PASSAGE
▬▬▬▬▬▬
Fourth, as a perverse result of the Cold War and of the desire to appease post-war West Germany, there has never been a legal reckoning for the Holocaust. This surely must be resolved. The miserable, out-of-court settlements reached in the late 1990s by lawyers representing survivors in class action suits in the US were on the basis that the German corporations who had participated in and profited from slave labour under the Nazis would admit no legal responsibility. When I accompanied former slave labourers at Auschwitz to see the then German ambassador in London in the 1990s, the ambassador stressed that "strictly speaking" there had been nothing illegal in their employment. If Europe is to be rebuilt on the basis of respect for the rule of law, this position is intolerable.

Fifth, there have been concerted and growing efforts within the European Union to promote the doctrine of "Double Genocide", namely that the Holocaust should not be considered in isolation but on a par with Soviet misdeeds. The effect of this doctrine in such countries as Hungary and Lithuania has been to place greater emphasis on Soviet than on Nazi crimes. In the Vilnius museum built in the former Nazi and then Soviet police headquarters, only a single room has been belatedly added to record the murders of Lithuanian Jews in the Holocaust—murders in which Lithuanians had been active participants. There is a growing tendency in Central and Eastern Europe to downgrade the Holocaust by comparison with Communist terror.
▬▬▬▬▬▬
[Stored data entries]
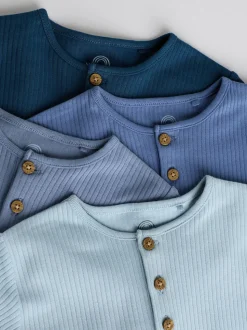 Bleu - Lot de 4 barboteuses à col boutonné grand-père pour bébé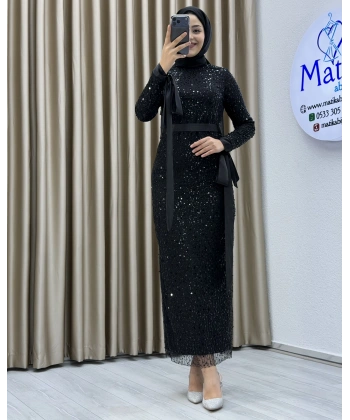 Analı Kızlı Boncuk Payet Midi Elbise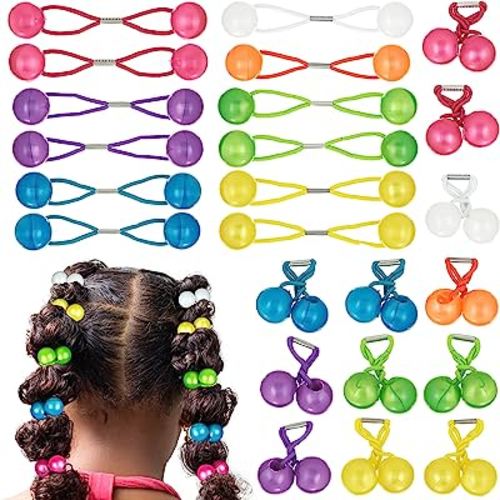 Expressions 24pc Ponytail Ball Hair Elastics Collection,Brightly Colored Marble Finish Twin Bead Ponytail Balls For Girls And Toddlers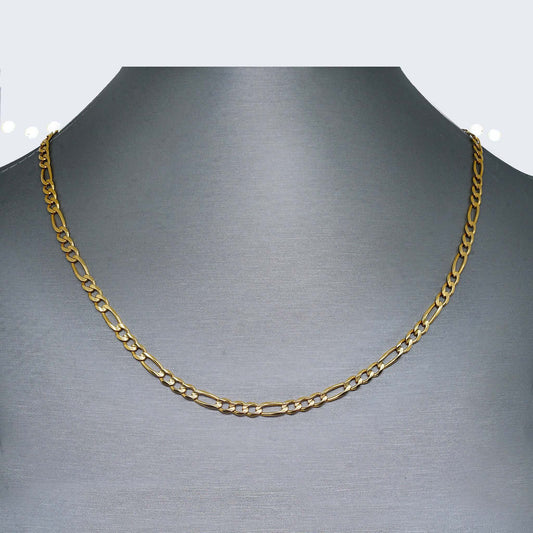 14K FIGARO CHAIN SOLID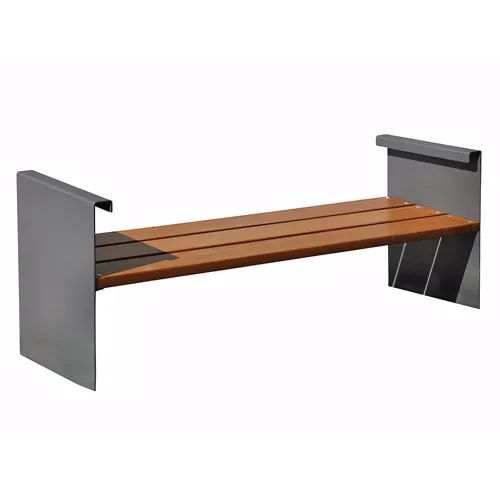 Banc Accua en acier noir et bois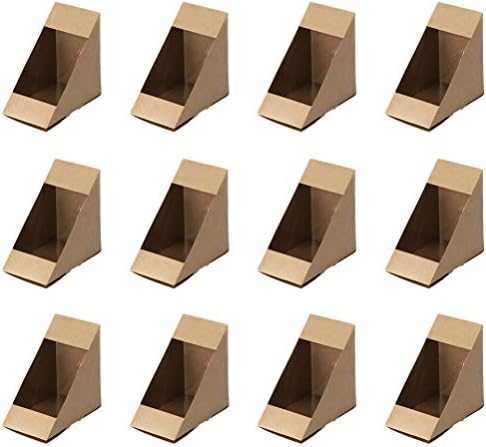 Yardwe 50pcs Triangle Sandwich Boxes with Window Kraft Paper Sandwich Wedge Box Food Packaging Takeaway Boxes for Bakery Dessert Dessert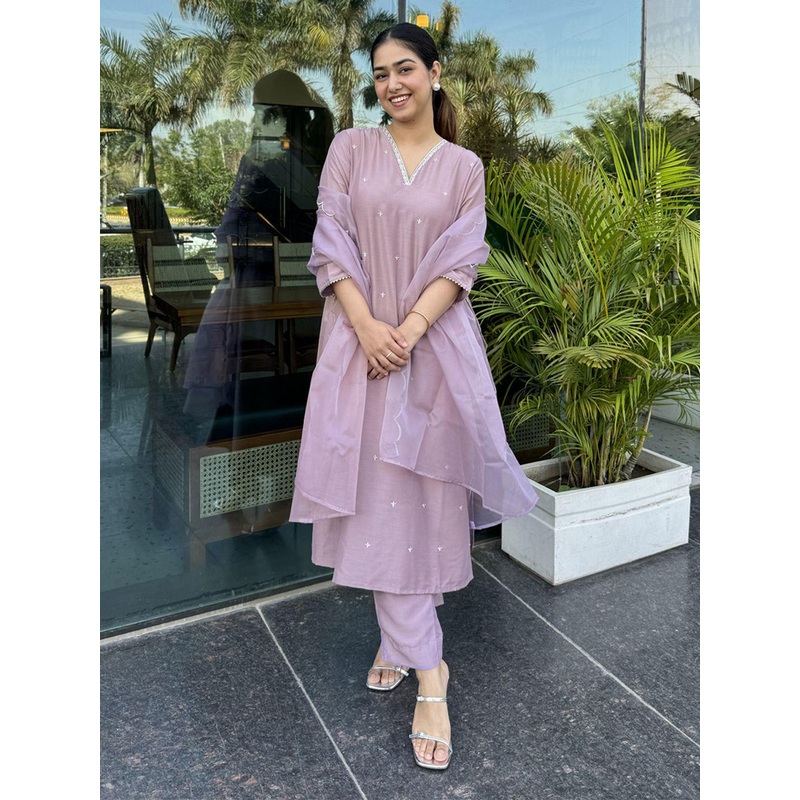 Janasya Women’s Lavender Silk Blend Embellished Kurta with Pant and Dupatta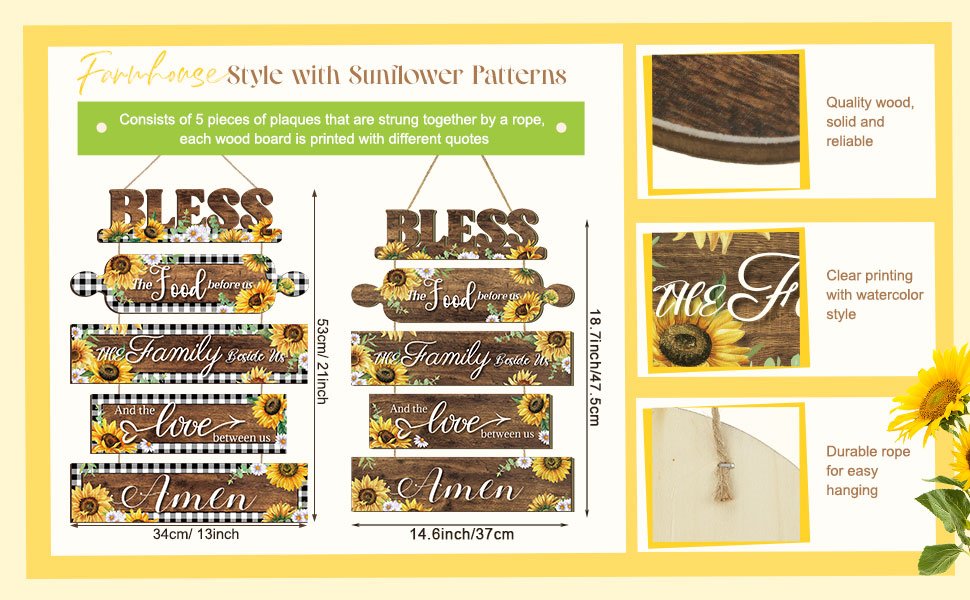 Farmhouse style wooden sunflower kitchen wall sign with 5 plaques and rope, showing quotes like Bless, The Food Before Us, Our Family Beside Us, And the Love Between Us, Amen.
▬▬▬▬▬▬
LIST OF TASKS
1. Rewrite the passage on Holocaust remembrance in Europe starting at "Fifth, there have" and ending at "with Communist terror.", with "concerted" replaced by "sustained".
2. Carry the passage on Holocaust remembrance in Europe forward from its final sentence.

YOUR WRITTEN ANSWERS
1.
Fifth, there have been sustained and growing efforts within the European Union to promote the doctrine of "Double Genocide", namely that the Holocaust should not be considered in isolation but on a par with Soviet misdeeds. The effect of this doctrine in such countries as Hungary and Lithuania has been to place greater emphasis on Soviet than on Nazi crimes. In the Vilnius museum built in the former Nazi and then Soviet police headquarters, only a single room has been belatedly added to record the murders of Lithuanian Jews in the Holocaust—murders in which Lithuanians had been active participants. There is a growing tendency in Central and Eastern Europe to downgrade the Holocaust by comparison with Communist terror.

2.
Sixth, the Cold War emphasis on anti-Soviet analysis has continued to affect the way in which the history of Europe in the 20th century is taught in many universities. Whereas the Holocaust is firmly on the teaching agenda in schools in the UK and elsewhere, the same often does not apply in higher education. St Antony's College, Oxford, was a Cold War creation. It later received considerable funding for its European studies centre from the Volkswagen Foundation with the advice of Hermann Abs, the director of Deutsche Bank mainly responsible for foreign investments at the time the bank financed the construction of the Buna works at Auschwitz. Abs (who died in 1994), as well as leading German historians, would have had us believe he was ignorant of this.

Seventh, this leads to the conclusion that there needs to be considerably better funding of Holocaust history from neutral and Jewish sources rather than from German ones.

Until these issues are resolved, our understanding and memory of the Holocaust will remain in doubt.